Lo “sport” era giocare a pallone sotto casa, almeno finché non diventavano abbastanza grandi per poterci andare da soli a fare qualcosa di più strutturato (e sempre se c’erano i soldi, sennò niente! E non moriva nessuno).
Viceversa, li si lasciava tranquillamente anche soli in casa se si aveva la necessità di uscire a fare una commissione e se i bambini erano effettivamente troppo piccoli per restare da soli qualche nonno/vicino di casa a disposizione c’era sempre (e altro che “screen time”.
La tv SEMPRE accesa in sottofondo e il programma più educativo che poteva capitarti di vedere erano la ruota della fortuna e Forum). 

I problemi dei figli rimanevano problemi dei figli, che dovevano risolversi da soli. E parliamo anche di temi importanti che oggi come oggi ci consumano tantissime energie per aiutare i nostri figli a risolverli (essere vittime di bullismo, avere un deficit dell’attenzione solo per dirne due) venivano liquidati con frasi tipo “beh e tu impara a difenderti!” o “sei proprio un somaro… vabbè vorrà dire che invece di studiare andrai a lavorare!”
E la cosa andava bene a tutti.

Anche tutto ciò che riguardava la scuola ricadeva sui genitori in maniera MINIMA.
Il loro compito era portarli a scuola, andarli a riprendere (sempre quando non andavano e tornavano da soli, cosa che facevano molto presto) e presentarsi 2 volte l’anno agli incontri con gli insegnanti.
Altro che registri elettronici e gruppi whatsapp a cui star dietro ogni giorno, 200 copertine colorate con cui differenziare i quaderni, etichette, moduli da scaricare, compiti da controllare (ora le maestre si raccomandano di controllare tutte le mattine che lo zaino sia in ordine e se non lo è la “nota” che scrivono sembra rivolta più a te genitore che al bambino)

Tempo di qualità da dedicare ai figli? Beh, magari qualche volta una bella esperienza da fare insieme saltava anche fuori… ma parliamo di eventi eccezionali.
E comunque non c’era nessuna pressione da parte di nessuno nell’essere “genitori presenti” o stimolanti.
Poi qualcuno lo era eh (fortunati i loro figli), ma a chi non lo era… nessuno lo faceva notare né tantomeno pesare. 
In pratica il 90% erano genitori di merda (almeno per gli standard di oggi) ma non sapevano di esserlo!
Ecco perché li sentivamo lamentarsi meno.

Si tende sempre a idealizzare le epoche passate, vedendone solo gli aspetti positivi e “romantici”, ma la realtà è che di cose sbagliate nel passato se ne facevano tante… e anche più di adesso!

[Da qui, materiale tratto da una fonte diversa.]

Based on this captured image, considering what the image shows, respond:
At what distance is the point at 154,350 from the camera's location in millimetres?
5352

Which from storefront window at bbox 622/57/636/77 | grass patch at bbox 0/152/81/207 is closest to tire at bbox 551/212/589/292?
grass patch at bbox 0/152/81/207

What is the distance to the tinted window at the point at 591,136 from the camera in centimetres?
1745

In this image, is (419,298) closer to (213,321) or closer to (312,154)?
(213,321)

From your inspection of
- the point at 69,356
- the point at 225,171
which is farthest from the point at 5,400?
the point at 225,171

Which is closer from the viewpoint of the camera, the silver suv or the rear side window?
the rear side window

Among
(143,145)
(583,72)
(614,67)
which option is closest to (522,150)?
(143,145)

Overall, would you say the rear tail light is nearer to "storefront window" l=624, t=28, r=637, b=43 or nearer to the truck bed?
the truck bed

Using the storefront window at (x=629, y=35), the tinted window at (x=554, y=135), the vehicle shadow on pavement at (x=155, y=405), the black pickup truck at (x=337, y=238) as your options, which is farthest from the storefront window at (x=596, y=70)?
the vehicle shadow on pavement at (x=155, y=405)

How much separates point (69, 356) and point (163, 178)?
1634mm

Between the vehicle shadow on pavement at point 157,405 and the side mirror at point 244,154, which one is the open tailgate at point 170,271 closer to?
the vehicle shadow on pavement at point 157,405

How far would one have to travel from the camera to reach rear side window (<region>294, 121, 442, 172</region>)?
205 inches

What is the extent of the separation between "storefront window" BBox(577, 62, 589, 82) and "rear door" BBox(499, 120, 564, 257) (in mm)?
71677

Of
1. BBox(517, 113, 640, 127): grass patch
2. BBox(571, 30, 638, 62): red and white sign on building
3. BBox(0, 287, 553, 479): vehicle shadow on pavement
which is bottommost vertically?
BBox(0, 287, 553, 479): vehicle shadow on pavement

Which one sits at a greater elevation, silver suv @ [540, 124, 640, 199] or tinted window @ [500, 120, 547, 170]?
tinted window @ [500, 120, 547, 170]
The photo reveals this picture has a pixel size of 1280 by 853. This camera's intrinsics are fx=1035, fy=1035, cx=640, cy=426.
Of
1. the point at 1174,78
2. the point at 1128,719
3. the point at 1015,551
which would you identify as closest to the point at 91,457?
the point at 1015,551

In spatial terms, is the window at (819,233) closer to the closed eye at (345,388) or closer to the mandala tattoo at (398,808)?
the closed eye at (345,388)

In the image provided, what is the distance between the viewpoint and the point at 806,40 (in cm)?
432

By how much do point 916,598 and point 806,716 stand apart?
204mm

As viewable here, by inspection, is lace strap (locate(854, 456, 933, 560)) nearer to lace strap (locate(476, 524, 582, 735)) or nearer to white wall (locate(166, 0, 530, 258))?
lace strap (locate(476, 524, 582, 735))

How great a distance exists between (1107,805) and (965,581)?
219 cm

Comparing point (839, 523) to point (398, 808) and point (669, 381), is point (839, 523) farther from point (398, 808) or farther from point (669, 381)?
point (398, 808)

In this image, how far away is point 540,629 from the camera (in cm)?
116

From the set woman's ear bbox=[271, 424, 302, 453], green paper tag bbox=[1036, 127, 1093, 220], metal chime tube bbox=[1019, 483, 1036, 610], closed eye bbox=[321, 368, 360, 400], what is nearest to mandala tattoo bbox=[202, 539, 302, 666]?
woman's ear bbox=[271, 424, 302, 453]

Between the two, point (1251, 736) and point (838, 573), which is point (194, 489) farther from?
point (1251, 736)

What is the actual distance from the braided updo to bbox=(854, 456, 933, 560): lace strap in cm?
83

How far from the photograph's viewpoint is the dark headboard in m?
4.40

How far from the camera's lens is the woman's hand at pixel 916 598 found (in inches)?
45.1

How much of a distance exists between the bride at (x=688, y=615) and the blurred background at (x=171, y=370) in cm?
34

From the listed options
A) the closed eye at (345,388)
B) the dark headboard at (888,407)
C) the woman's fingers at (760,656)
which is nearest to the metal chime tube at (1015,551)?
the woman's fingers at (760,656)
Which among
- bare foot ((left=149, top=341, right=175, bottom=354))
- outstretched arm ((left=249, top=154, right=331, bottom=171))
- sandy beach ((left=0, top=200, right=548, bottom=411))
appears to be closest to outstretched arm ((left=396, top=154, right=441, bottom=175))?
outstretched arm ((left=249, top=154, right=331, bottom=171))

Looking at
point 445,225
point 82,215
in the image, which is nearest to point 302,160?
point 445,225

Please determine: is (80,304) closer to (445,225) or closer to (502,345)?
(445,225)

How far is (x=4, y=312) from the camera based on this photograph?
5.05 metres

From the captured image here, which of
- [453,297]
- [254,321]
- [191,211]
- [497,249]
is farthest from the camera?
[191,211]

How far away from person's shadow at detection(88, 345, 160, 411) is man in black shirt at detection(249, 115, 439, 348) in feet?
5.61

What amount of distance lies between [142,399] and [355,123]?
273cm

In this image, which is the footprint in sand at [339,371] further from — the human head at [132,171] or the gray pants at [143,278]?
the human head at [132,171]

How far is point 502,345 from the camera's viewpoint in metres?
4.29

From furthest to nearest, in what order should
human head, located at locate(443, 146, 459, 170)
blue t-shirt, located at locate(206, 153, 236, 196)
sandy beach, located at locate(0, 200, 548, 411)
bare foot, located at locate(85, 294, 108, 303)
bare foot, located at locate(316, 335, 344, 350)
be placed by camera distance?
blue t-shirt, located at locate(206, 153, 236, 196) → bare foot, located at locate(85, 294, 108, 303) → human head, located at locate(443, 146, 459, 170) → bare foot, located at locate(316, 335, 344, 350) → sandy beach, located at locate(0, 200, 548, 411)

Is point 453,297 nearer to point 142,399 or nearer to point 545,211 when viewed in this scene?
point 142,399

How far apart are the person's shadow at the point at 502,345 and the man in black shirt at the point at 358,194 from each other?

Oggi i genitori si lamentano di più perché tendenzialmente sono genitori MOLTO migliori di quelli di un tempo! E quando sbagliano, sanno di sbagliare!
Ma questo sforzo nell’essere presenti, attenti e intenzionati ad offrire il meglio ai propri figli… può portare a volte a sentirsi sopraffatti.
Anche perché la pressione intorno c’è e si fa sentire eccome.

Ed ecco che quindi ad un certo punto può scattare l’urgenza di prendersi una pausa dalla genitorialità, o meglio da tutta quella struttura di doveri e pressioni che noi stessi ci abbiamo costruito intorno.

Ricordiamoci inoltre che le donne, fino a non molto tempo fa, avevano come massima aspirazione quella di essere “brave mogli e madri”.
Non venivano cresciute per avere altre ambizioni per se stesse al di fuori di questi ruoli… cosa che fortunatamente ora sta cambiando.

La soluzione a tutto ciò? Purtroppo la formula magica non ce l’ho e non credo nemmeno sia qualcosa che possa essere risolta esclusivamente dai singoli rivedendo le proprie abitudini.
Penso invece che bisognerebbe rivedere completamente il modo in cui è strutturata la nostra società, trasformandola in modo tale che donne e uomini possano essere allo stesso tempo sia genitori felici e sereni che persone soddisfatte e realizzate.

Nel frattempo, permetteteci almeno di continuare a vedere il miniclub in cui lasciare i bambini durante la vacanza come una meritata tregua durante la guerra.